→ Set task 1: Write out the depreciation passage word for word, starting with "We are further" and going on through "of Fort Dodge.".

→ Text section:
— begin —
The city's expert Stanley testified as to loss of life on the "straight line" method of depreciation set up by the company upon its installation. This method utilized property service life established as a basis of depreciation charges. It was originally established by appellant company based on years of observation and knowledge of use. Appellees computed accrued depreciation by taking an estimated remaining service life study of the property in service based on the original cost of the property applied to the probable life factors of the classes of property involved. Mr. Stanley stated:

"We did the same type of analysis on both the distribution plant and the general plant to determine the amount of accrued depreciation or the amount of reserve that would have resulted had those annual rates been assessed against that property over the life thereof and also examined from a service life basis utilizing the probable service life and survivor type curves on it. * * The figure of 71.25 percent on the second page of Exhibit D-237 under column three is the percent of remaining service life and is obtained by dividing the figure in column 3, line 32, of $1,112,974 by the figure also in line 32, column 1, of the value of property *51 in the metropolitan area to which this study was applied; in other words, it is the ratio. It means that 71.25% of the property, of the cost of the property, was found by our studies to represent the remaining service life of that property."

Later he adjusted his figure to 27.5% expired life, and we are inclined to believe this figure more closely evaluates the past life or accrued depreciation of the system than the 21% contended for by the company.

The problem was considered by the Illinois and United States Supreme Courts in Lindheimer v. Illinois Bell Telephone Co., supra, 292 U.S. 151, 167, 54 S. Ct. 658, 665, 78 L. Ed. 1182, 1193, where it was said:

"The company has used the `straight line' method of computation, a method approved by the Interstate Commerce Commission. * * * By this method the annual depreciation charge is obtained by dividing the estimated service value by the number of years of estimated service life. The method is designed to spread evenly over the service life of the property the loss which is realized when the property is ultimately retired from service. According to the principle of this accounting practice, the loss is computed upon the actual cost of the property as entered upon the books, less the expected salvage, and the amount charged each year is one year's pro rata share of the total amount."

This method appears to have been the company's own past method of depreciating its property, and it should not now complain as to its propriety.

It was said by the Wyoming Public Service Commission in Re Montana-Dakota Utilities Co., 1956, 16 P.U.R.3d 130, 136:

"Depreciation is the loss of capital assets which a utility annually sustains due to all of the various factors contributing to and causing the ultimate retirement of its plant facilities. We have heretofore characterized depreciation as `a hole in the utility's assets'. It represents the reduction in the service or economic life of its properties, i. e., the extent of the impairment of its capital investment or the amount of the consumption of its capital assets over any fixed service period. If the company has properly accrued depreciation on its natural gas properties on a company-wide basis, as it says it has, the amount of its overall depreciation reserve should at any given time accurately represent the actual depreciation of the properties then existing, i. e., the amount of its capital assets consumed in its natural gas business." (Emphasis supplied.)

We are further confused in the case before us by the company's contention that it did not provide for adequate reserves in the past, but has accumulated only some 13 per cent on its books. From the reserve it took out some $100,000 for an obsolete and unused gas plant. Thus we are unable to consider the company's depreciation reserve as an aid to discover expired or depreciated life with any accuracy, and feel justified in rejecting the company's figure for accrued depreciation and accept the city's straight line computation of 27.5%. We will apply that figure to both the original cost valuation advanced and to the reproduction cost estimate as capital used up and paid for by the users of Fort Dodge.
— end —
Records from a data collection:
— begin —
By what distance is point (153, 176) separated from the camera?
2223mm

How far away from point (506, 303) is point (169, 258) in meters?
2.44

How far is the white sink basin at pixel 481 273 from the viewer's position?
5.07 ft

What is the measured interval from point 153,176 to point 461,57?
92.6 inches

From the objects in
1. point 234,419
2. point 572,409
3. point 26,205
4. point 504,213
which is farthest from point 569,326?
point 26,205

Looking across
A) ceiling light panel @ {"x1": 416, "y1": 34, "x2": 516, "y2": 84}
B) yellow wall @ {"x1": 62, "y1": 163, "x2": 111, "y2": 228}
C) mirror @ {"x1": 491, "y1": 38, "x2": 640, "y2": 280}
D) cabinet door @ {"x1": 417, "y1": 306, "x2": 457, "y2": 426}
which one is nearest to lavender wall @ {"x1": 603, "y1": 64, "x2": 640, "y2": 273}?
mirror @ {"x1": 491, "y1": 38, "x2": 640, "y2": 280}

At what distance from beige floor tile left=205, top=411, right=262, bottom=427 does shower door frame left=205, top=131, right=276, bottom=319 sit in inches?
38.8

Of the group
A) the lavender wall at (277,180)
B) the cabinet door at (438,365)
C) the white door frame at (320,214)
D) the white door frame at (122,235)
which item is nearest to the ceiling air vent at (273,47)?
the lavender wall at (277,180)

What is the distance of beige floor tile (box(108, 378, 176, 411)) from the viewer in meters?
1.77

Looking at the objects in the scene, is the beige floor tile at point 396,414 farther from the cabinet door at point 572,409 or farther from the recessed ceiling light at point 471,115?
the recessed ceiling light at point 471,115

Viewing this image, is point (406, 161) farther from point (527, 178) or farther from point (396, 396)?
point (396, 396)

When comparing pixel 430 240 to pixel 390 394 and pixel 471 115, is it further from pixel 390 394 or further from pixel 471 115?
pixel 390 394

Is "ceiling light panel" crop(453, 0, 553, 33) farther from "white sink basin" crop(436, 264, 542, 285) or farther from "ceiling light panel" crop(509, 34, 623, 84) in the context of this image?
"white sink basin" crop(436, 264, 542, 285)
— end —
→ Set task 2: Please carry over the records starting with the line with "How far away" and going on through the line with "92.6 inches", requests included, with 88 added to every distance figure in the answers.

→ Worked answer 1:
We are further confused in the case before us by the company's contention that it did not provide for adequate reserves in the past, but has accumulated only some 13 per cent on its books. From the reserve it took out some $100,000 for an obsolete and unused gas plant. Thus we are unable to consider the company's depreciation reserve as an aid to discover expired or depreciated life with any accuracy, and feel justified in rejecting the company's figure for accrued depreciation and accept the city's straight line computation of 27.5%. We will apply that figure to both the original cost valuation advanced and to the reproduction cost estimate as capital used up and paid for by the users of Fort Dodge.

→ Worked answer 2:
How far away from point (506, 303) is point (169, 258) in meters?
90.44

How far is the white sink basin at pixel 481 273 from the viewer's position?
93.07 ft

What is the measured interval from point 153,176 to point 461,57?
180.6 inches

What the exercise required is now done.